• BRIEF
Your task is to reproduce exactly the lines from the line with "How far from the camera" through the end of the records below.

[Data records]
:::::

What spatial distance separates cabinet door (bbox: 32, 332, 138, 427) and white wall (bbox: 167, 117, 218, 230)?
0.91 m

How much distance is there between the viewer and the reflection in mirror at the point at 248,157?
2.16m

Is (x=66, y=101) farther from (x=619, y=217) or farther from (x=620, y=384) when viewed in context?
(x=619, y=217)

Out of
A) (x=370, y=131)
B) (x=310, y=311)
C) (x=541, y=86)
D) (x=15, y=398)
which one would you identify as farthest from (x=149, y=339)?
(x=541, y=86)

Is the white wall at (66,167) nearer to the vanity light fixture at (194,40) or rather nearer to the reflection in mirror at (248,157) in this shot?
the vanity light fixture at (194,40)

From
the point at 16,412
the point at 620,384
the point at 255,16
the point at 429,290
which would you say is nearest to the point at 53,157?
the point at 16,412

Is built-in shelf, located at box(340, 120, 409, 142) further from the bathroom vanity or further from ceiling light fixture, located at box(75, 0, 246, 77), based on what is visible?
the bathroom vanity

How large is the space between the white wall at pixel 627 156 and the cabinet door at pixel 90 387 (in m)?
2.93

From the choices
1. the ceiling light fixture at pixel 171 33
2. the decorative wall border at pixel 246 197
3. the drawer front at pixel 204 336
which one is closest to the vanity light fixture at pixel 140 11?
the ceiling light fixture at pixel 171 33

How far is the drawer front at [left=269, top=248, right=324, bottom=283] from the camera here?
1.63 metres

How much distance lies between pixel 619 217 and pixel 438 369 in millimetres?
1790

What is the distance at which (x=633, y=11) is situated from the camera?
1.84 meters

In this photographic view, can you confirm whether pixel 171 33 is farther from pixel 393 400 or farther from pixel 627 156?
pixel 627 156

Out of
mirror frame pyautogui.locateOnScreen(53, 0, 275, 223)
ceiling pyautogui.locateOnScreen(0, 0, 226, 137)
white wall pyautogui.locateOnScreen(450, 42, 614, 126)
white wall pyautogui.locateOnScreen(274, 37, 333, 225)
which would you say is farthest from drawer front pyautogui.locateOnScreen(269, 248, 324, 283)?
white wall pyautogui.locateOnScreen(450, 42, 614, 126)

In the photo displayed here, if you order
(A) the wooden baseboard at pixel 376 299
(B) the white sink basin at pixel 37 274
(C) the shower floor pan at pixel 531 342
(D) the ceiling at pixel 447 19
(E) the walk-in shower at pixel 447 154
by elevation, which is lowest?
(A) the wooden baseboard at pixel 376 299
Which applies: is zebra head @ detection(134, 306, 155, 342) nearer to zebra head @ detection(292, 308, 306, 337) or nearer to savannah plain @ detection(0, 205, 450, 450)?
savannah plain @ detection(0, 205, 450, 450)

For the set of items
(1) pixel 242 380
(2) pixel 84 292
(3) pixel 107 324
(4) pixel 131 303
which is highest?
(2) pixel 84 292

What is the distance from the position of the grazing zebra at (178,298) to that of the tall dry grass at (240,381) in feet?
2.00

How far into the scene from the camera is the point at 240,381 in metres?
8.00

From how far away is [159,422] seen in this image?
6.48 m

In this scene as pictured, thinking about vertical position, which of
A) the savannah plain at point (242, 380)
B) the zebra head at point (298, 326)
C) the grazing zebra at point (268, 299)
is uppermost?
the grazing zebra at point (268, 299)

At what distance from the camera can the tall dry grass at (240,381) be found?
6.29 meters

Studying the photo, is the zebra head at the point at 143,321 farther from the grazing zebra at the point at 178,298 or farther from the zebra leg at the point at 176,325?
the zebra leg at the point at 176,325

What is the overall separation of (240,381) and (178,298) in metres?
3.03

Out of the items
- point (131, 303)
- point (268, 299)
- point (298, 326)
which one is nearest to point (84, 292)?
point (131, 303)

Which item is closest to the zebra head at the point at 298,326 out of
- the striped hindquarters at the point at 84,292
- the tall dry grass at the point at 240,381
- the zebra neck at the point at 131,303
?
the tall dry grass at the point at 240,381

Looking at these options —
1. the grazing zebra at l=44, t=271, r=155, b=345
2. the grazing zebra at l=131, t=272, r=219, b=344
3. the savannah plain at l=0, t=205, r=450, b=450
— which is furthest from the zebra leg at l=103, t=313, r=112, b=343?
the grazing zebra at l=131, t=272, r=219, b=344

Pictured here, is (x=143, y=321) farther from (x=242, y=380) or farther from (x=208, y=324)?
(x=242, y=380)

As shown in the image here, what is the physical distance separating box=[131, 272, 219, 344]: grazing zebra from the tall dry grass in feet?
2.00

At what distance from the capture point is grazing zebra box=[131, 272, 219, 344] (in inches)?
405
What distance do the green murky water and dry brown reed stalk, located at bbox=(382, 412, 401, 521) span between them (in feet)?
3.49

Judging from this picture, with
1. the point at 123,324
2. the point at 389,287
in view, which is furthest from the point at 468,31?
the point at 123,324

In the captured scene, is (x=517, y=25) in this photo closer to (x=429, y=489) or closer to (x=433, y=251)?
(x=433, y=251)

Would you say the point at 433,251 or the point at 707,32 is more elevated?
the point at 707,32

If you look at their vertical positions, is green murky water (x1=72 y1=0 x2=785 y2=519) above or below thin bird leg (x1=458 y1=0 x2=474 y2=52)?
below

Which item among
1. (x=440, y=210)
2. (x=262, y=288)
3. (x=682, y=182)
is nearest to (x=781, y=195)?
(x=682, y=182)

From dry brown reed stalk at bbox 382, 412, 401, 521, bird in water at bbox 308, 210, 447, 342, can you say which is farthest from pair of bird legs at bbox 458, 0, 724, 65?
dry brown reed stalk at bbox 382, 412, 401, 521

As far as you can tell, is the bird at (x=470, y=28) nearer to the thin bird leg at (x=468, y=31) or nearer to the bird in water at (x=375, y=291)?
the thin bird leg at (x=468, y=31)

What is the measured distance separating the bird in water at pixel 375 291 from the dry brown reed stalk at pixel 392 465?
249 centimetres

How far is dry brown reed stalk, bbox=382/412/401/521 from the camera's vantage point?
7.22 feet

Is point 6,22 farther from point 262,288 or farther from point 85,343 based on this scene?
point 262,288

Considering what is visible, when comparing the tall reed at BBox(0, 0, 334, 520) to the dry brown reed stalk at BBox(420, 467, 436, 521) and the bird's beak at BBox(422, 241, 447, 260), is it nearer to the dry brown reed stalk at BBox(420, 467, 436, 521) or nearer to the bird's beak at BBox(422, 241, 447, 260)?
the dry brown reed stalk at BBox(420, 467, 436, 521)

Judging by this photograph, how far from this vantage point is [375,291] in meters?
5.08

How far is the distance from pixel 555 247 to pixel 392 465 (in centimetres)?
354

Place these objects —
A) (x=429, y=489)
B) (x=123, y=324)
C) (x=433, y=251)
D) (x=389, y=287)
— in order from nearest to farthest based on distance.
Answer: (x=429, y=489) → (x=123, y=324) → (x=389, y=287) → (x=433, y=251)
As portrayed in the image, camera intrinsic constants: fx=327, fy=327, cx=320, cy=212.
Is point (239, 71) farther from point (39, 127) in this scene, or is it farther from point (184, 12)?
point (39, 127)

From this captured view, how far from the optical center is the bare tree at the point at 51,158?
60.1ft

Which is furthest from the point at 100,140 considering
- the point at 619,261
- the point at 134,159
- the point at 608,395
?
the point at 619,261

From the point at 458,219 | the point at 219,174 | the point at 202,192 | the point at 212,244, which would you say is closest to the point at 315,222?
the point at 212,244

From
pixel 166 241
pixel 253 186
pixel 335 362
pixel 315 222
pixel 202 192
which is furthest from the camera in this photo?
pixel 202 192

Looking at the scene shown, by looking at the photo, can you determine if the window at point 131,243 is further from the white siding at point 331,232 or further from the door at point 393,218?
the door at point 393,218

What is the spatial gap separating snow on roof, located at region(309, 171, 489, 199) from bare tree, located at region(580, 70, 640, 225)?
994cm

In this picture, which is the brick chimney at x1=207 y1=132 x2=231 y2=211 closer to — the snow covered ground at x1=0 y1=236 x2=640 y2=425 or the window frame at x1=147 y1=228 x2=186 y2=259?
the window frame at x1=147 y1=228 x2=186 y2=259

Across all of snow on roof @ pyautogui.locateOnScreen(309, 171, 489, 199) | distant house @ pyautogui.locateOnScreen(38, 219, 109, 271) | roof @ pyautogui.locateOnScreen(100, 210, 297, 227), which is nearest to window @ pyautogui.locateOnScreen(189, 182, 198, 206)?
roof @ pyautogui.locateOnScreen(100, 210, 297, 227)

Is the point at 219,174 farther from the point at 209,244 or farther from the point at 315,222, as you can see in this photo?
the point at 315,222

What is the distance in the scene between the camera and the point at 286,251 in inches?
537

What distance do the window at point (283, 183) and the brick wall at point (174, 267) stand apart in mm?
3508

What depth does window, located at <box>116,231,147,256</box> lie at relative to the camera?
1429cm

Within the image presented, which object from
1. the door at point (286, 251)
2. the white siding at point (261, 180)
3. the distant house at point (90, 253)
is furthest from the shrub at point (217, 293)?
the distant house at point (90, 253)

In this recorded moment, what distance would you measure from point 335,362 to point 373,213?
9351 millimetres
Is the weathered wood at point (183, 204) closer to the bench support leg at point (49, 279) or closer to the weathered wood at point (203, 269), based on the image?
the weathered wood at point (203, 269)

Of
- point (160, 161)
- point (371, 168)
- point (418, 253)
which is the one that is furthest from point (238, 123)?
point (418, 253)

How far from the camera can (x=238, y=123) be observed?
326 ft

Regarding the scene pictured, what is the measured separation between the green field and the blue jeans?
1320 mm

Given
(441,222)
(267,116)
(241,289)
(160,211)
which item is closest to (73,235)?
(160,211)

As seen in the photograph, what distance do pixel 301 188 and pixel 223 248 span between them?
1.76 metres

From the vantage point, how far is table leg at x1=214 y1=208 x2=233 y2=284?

:::::

• EXERCISE RESULT
How far from the camera can (x=238, y=123) be observed?
326 ft

Regarding the scene pictured, what is the measured separation between the green field and the blue jeans?
1320 mm

Given
(441,222)
(267,116)
(241,289)
(160,211)
which item is closest to (73,235)?
(160,211)

As seen in the photograph, what distance do pixel 301 188 and pixel 223 248 span between them?
1.76 metres

From the vantage point, how far is table leg at x1=214 y1=208 x2=233 y2=284?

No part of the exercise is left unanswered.